* What to work on:
Filter the data below, keeping only lines that contain "meta".

* Study material:
--------------------------------
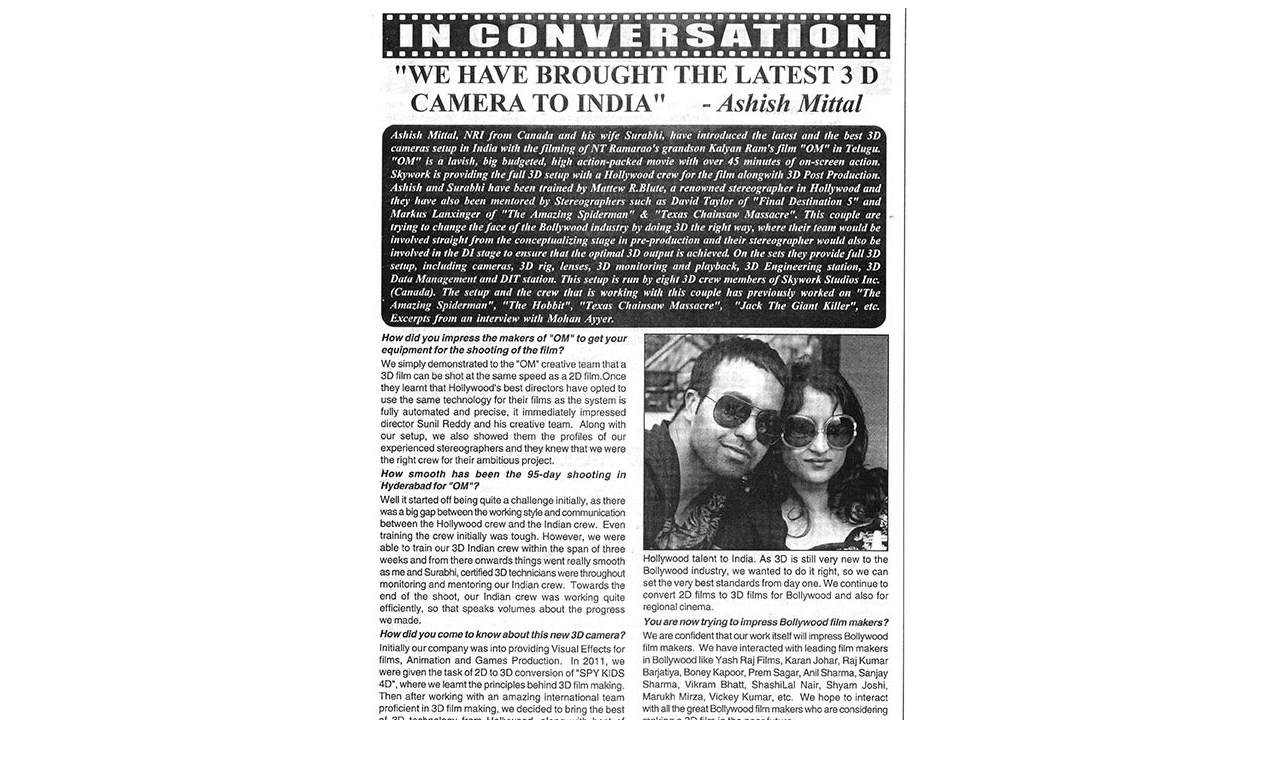

--- FILE ---
content_type: text/html; charset=UTF-8
request_url: http://skyworkstudios.com/news-details.php?pic=completecinema_2.jpg
body_size: 817
content:
<!DOCTYPE html>
<html dir="ltr" lang="en-US">
<head><!-- Created by KreativeDome -->
    <meta charset="utf-8">
	<meta name="keywords" content="">
	<meta name="description" content="">
    <title>Skywork Studios - News & Events</title>
</head>
<body>
<script>
  (function(i,s,o,g,r,a,m){i['GoogleAnalyticsObject']=r;i[r]=i[r]||function(){
  (i[r].q=i[r].q||[]).push(arguments)},i[r].l=1*new Date();a=s.createElement(o),
  m=s.getElementsByTagName(o)[0];a.async=1;a.src=g;m.parentNode.insertBefore(a,m)
  })(window,document,'script','https://www.google-analytics.com/analytics.js','ga');

  ga('create', 'UA-98608557-1', 'auto');
  ga('send', 'pageview');

</script>
	<div style="text-align:center;">
				<!--<img src="images/news/rajinikanth-2-0-in-3d-enthiran-franchise.jpg">-->
		<img src="images/news/completecinema_2.jpg">
	</div>
</body>
<script>'undefined'=== typeof _trfq || (window._trfq = []);'undefined'=== typeof _trfd && (window._trfd=[]),_trfd.push({'tccl.baseHost':'secureserver.net'},{'ap':'cpsh-oh'},{'server':'p3plzcpnl506581'},{'dcenter':'p3'},{'cp_id':'7871149'},{'cp_cl':'8'}) // Monitoring performance to make your website faster. If you want to opt-out, please contact web hosting support.</script><script src='https://img1.wsimg.com/traffic-assets/js/tccl.min.js'></script></html>	

--- FILE ---
content_type: text/plain
request_url: https://www.google-analytics.com/j/collect?v=1&_v=j102&a=1496025162&t=pageview&_s=1&dl=http%3A%2F%2Fskyworkstudios.com%2Fnews-details.php%3Fpic%3Dcompletecinema_2.jpg&ul=en-us%40posix&dt=Skywork%20Studios%20-%20News%20%26%20Events&sr=1280x720&vp=1280x720&_u=IEBAAEABAAAAACAAI~&jid=2135028787&gjid=2082670772&cid=1268172298.1770066823&tid=UA-98608557-1&_gid=931767227.1770066823&_r=1&_slc=1&z=354542094
body_size: -451
content:
2,cG-JYKCWPTZ60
--------------------------------
* Problem solution:
    <meta charset="utf-8">
	<meta name="keywords" content="">
	<meta name="description" content="">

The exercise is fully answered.